[Short descriptive text snippets]
==*==

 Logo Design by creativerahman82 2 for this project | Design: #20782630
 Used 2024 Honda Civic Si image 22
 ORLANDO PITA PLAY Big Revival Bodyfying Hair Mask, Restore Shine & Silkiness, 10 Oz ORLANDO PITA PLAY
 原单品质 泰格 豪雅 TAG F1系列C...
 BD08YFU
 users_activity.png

==*==

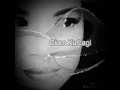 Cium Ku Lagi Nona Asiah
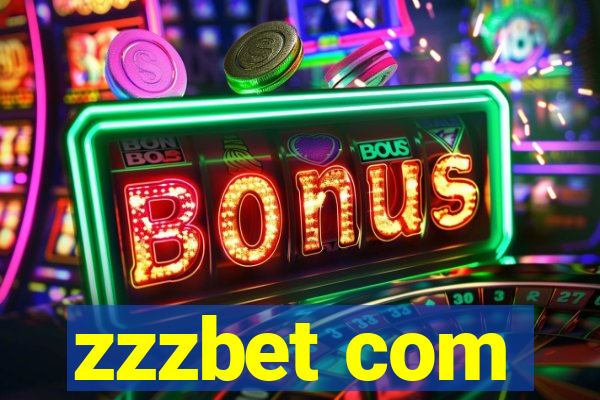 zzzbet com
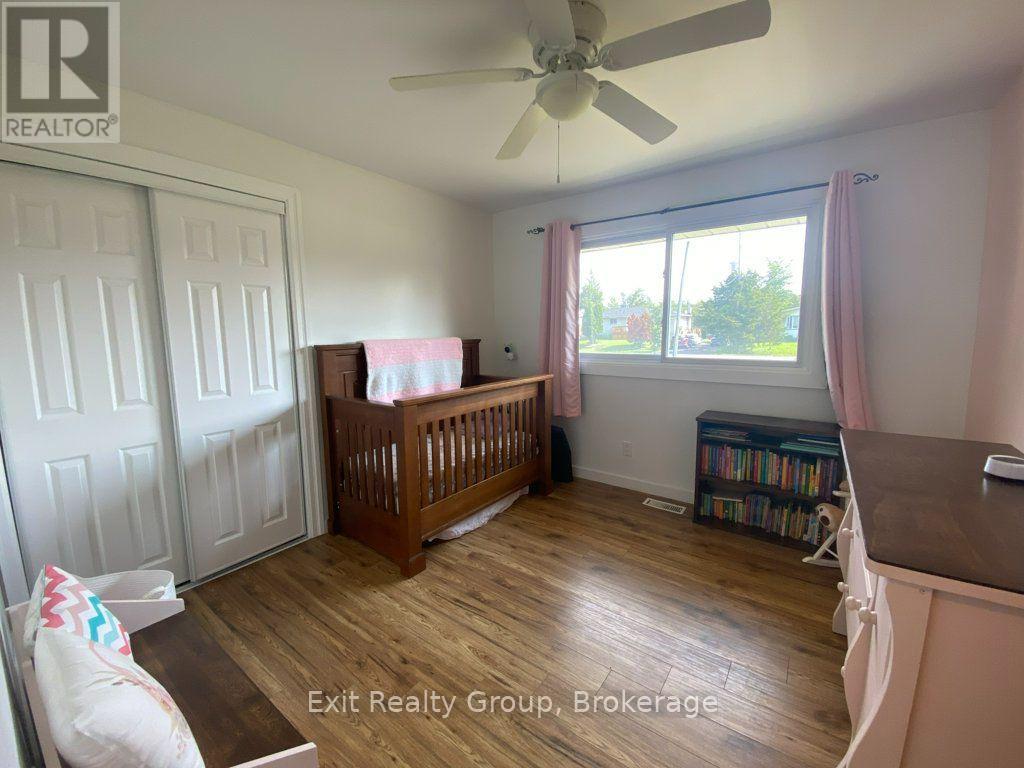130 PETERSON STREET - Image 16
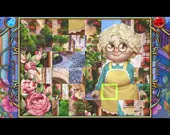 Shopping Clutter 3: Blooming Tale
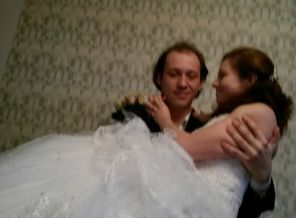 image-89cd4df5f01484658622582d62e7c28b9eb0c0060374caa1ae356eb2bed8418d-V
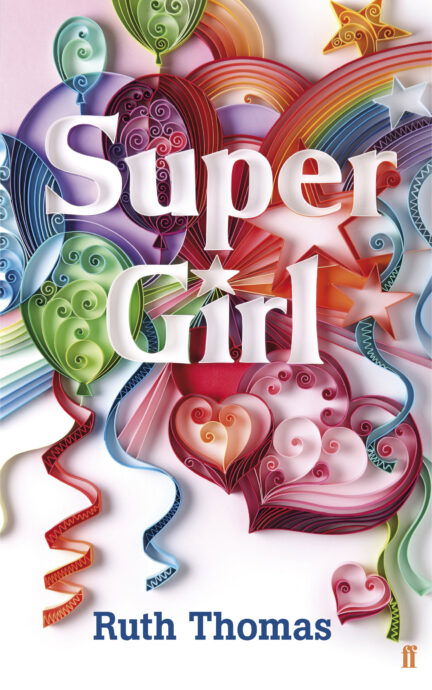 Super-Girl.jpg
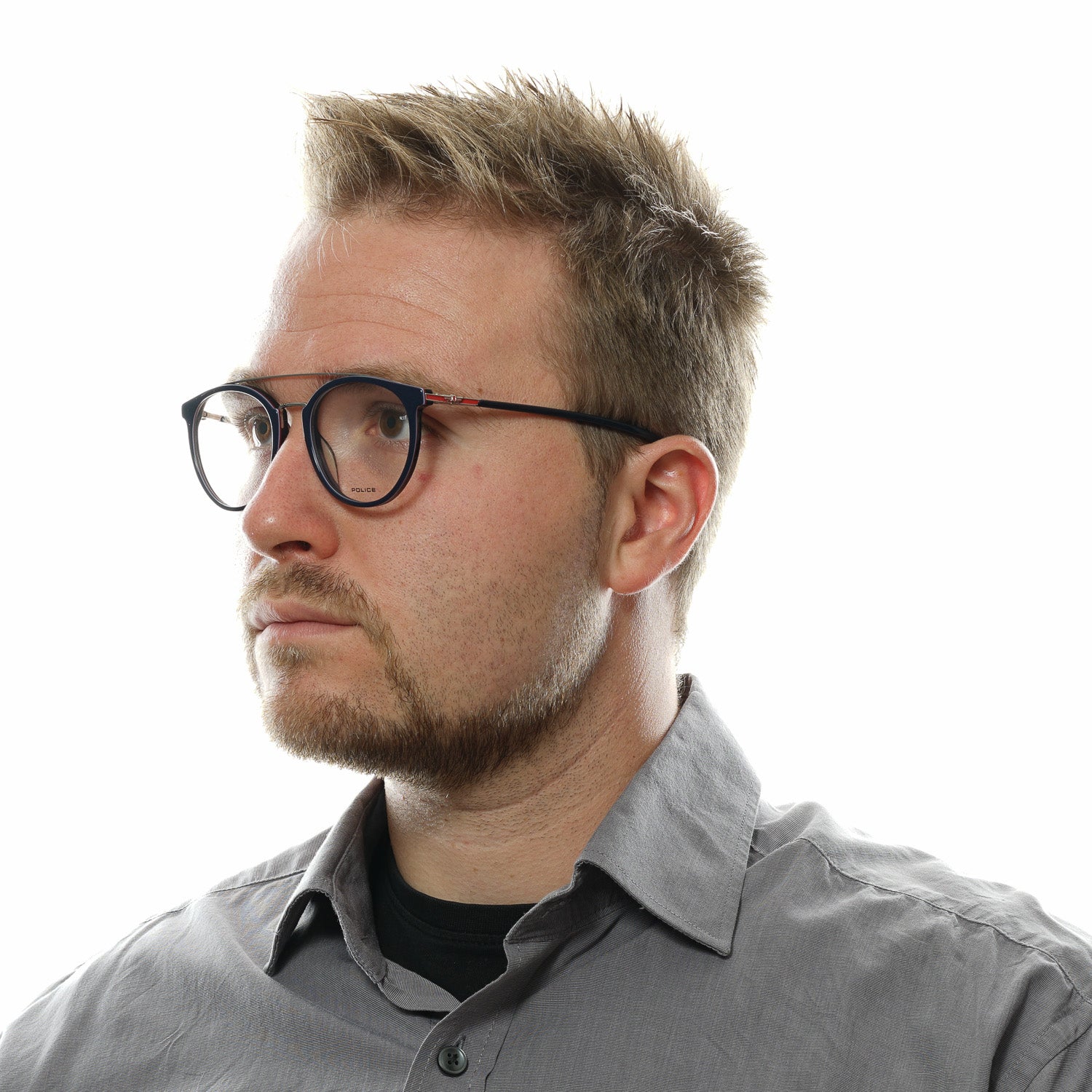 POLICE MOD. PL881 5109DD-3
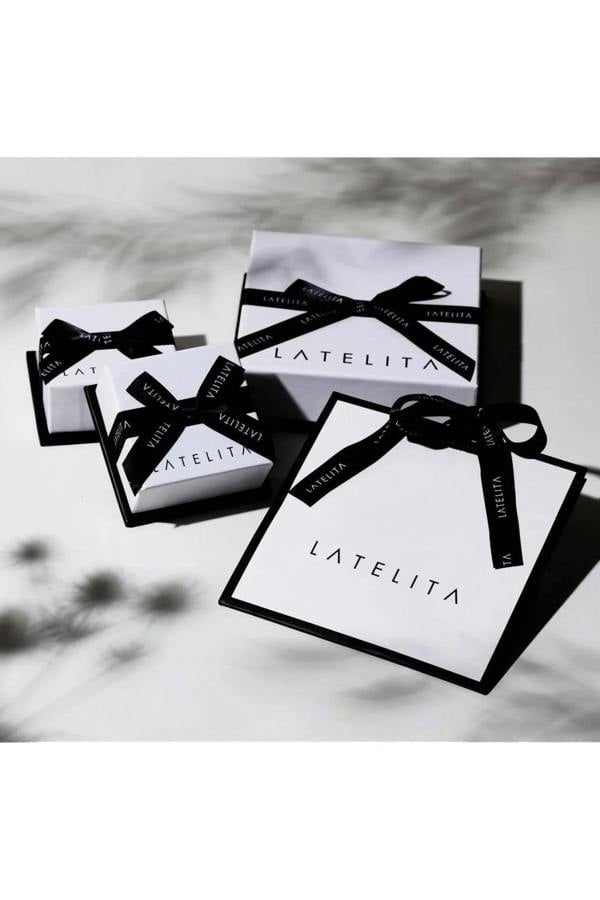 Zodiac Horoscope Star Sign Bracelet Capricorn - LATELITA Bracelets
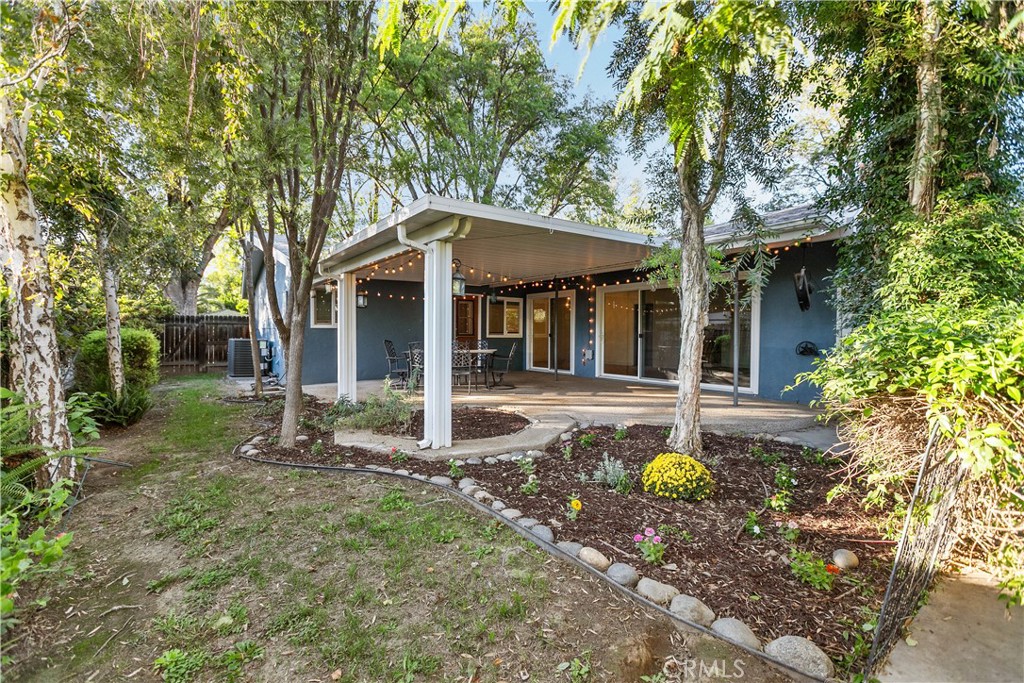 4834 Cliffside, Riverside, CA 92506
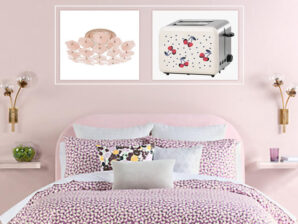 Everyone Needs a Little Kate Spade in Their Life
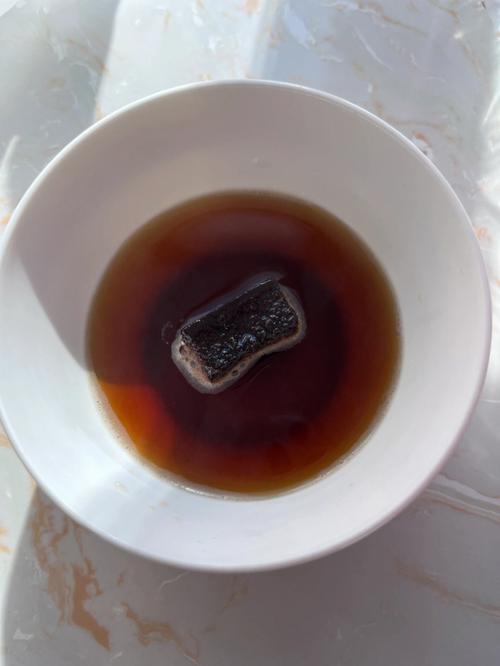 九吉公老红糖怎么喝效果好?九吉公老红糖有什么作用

==*==

▶ [What the exercise asks]
In the records above, find the line with "Logo Design by"; write out exactly that line and each one after it, stopping after the line with "users_activity.png".

▶ [Result below]
 Logo Design by creativerahman82 2 for this project | Design: #20782630
 Used 2024 Honda Civic Si image 22
 ORLANDO PITA PLAY Big Revival Bodyfying Hair Mask, Restore Shine & Silkiness, 10 Oz ORLANDO PITA PLAY
 原单品质 泰格 豪雅 TAG F1系列C...
 BD08YFU
 users_activity.png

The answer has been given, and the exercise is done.